Iranian Rebels Withdraw; Iran Claims to Repel Iraqi Assault
NICOSIA, Cyprus (AP) _ Iraq said its troops, backed by helicopter gunships, on Wednesday recaptured two mountain peaks in its northern border region. Iran said it repulsed an Iraqi attack in the area and killed or wounded 3,000 Iraqi soldiers.
Farther south along the countries’ 730-mile border, Iranian rebels based in Iraq said they withdrew from the town of Mehran after a three-day offensive, in which they reported capturing military hardware they estimated to be worth $2 billion.
In the Persian Gulf, Iran said its navy destroyed an unidentified Iraqi ship during a clash with ″several enemy vessels″ in the northern end of the waterway. Iraq denied the report.

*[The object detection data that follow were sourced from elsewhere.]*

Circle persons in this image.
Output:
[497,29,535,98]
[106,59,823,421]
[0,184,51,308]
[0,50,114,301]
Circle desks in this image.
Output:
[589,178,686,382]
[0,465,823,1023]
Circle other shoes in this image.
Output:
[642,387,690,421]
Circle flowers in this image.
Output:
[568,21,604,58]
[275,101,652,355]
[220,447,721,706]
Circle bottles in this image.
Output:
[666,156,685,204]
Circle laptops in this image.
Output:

The offical Iraqi News Agency said Iraqi troops recaptured the heights of Safrah and Basawa in a three-day battle that began Monday. The two mountains are about five miles northwest of Mawat, a town in the Kurdistan mountains of northeastern Iraq.

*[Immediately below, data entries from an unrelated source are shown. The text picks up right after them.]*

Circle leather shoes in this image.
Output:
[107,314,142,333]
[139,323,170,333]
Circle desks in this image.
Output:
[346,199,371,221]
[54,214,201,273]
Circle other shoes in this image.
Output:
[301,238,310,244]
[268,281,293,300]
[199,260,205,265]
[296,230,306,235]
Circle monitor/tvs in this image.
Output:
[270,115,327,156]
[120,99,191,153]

Iraq said its helicopter gunships flew 337 missions in the battle Wednesday.
The Iraqis last Friday claimed to have recaptured Mawat and several other peaks, all seized by Iran last summer.
Iran reported its fighter bombers on Wednesday ″heavily bombed Iraqi positions and troop concentration sites in the Mawat region.″ The bombing inflicted ″considerable losses in men and equipment,″ said the report by the official Islamic Republic News Agency, monitored in Nicosia.

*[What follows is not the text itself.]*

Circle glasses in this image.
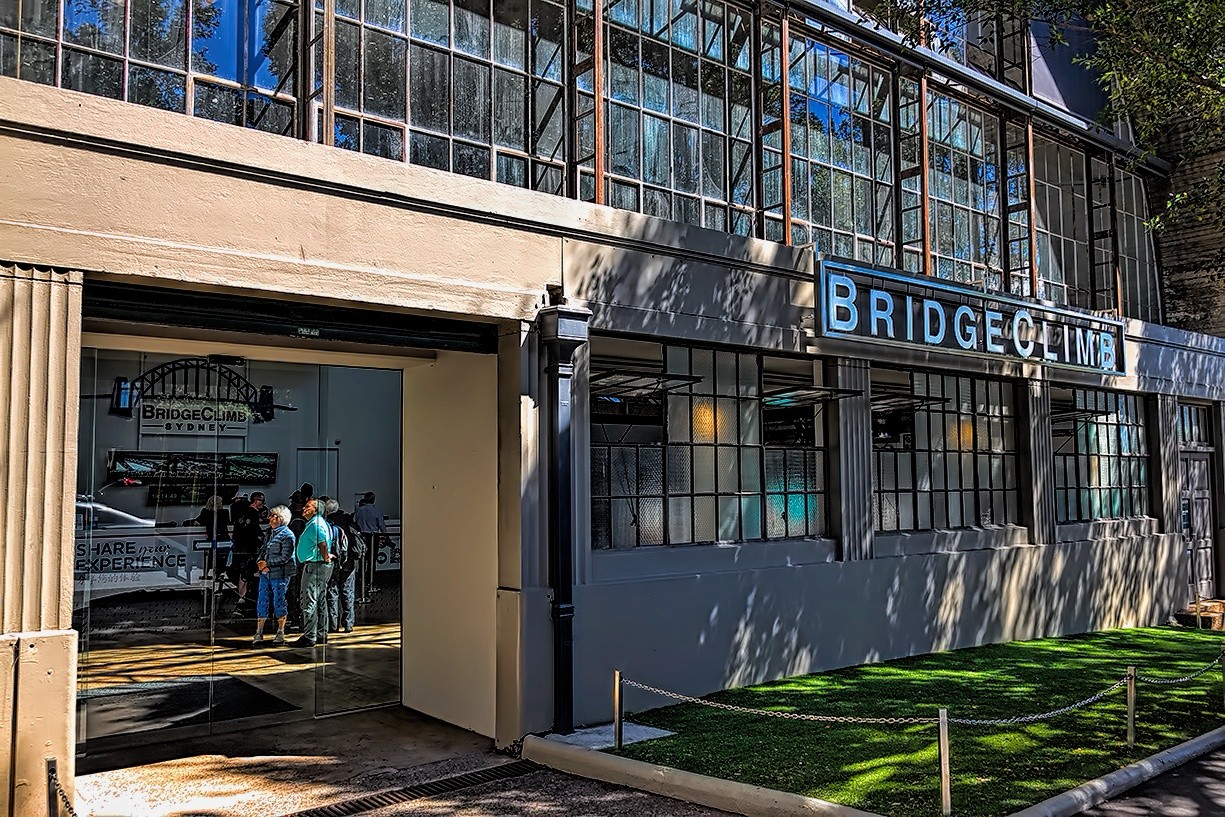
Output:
[257,499,265,502]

Tehran radio, also monitored in Nicosia, said Iranian forces on Tuesday destroyed at least 15 tanks and set ammunition dumps ablaze and 3,000 Iraqi troops in the region.
Iraqi forces in recent weeks have driven the Iranians out of territory captured in southern Iraq earlier in the 8-year-old war and have been pressing Iranian forces in the Kurdistan mountains for 10 days.
On April 16, Iraq seized the initiative in the stalemated land war with an assault that recaptured the Faw Peninsula in southern Iraq, ending two years of Iranian occupation.
A sudden Iraqi switch from years of static warfare behind formidable defenses caught the Iranians by surprise. Iraq struck again a month later, driving Iran’s forces from their bridgehead around Salamcheh, east of the southern port city of Basra.
Two defeats in a row jolted the Iranians and forced them onto the defensive for the first time since early in the war, which began with an Iraqi invasion in September 1980 after weeks of border skirmishes.
Iran was hit again Saturday night when Iraqi-backed Iranian rebels of the National Liberation Army crossed in the central border sector to capture Mehran, which has been fought over several times and devastated by the war.
Dispatches from Tehran said the three-pronged assault was carried out by Iraqi regulars supported by fighter-bombers dropping chemical bombs, but rebel commander Massoud Rajavi denied the ″hollow claims.″
Statements from the National Liberation Army said 22 of its fighting brigades, including armored units and one made up of women, seized hills around Mehran several miles inside western Iran on Sunday and occupied the town.
Jeffrey Ulbrich, an Associated Press correspondent taken to Mehran by the rebels Sunday, said it was filled with jubilant NLA fighters.
A rebel statement received Wednesday from NLA headquarters in Baghdad said the insurgents withdrew across the border Tuesday night.
The offensive, called ″Operation Forty Stars,″ was the biggest since Rajavi organized the rebel army a year ago around his Mujahedeen Khalq (People’s Holy Warriors), the main movement opposed to Ayatollah Ruhollah Khomeini.
According to the statement, 8,000 Iranians were killed or wounded and more than 1,500 captured in the battle for Mehran, and about 16,000 Iranians were involved. The NLA gave its own losses as 71 killed and 240 wounded.
Iran acknowledged the attack but said it was repulsed with thousands of enemy casualties.
Conflicting claims cannot be reconciled because foreign journalists are not allowed into battle areas except for occasional guided tours like the one on which Ulbrich was taken.
Rebel units using tanks captured in earlier battles cut the main Iranian supply routes in the sector and blew up two bridges. The statement said captured materiel was worth $2 billion and included 40 tanks, 20 armored personnel carriers, scores of 155mm and 130mm artillery pieces, U.S.-built TOW anti-tank missiles and batteries of Hawk anti-aircraft missiles, also American-made.
Reporters taken to the area said roads were jammed with rebel trucks hauling the booty home.
In the Persian Gulf, an American missile cruiser on patrol off Saudi Arabia rescued six crewmen from the Greek oil-rig supply boat Notora, which later sank, U.S. officials reported.
They quoted the captain as saying the Notora apparently foundered because of a leak in its engine room.
Maj. Charles Boyd of the U.S. Central Command said the missile cruiser Halsey went to the Notora’s aid after it radioed a distress signal at 10:54 p.m. Tuesday from 40 miles northeast of the Saudi oil port Ras Tanura.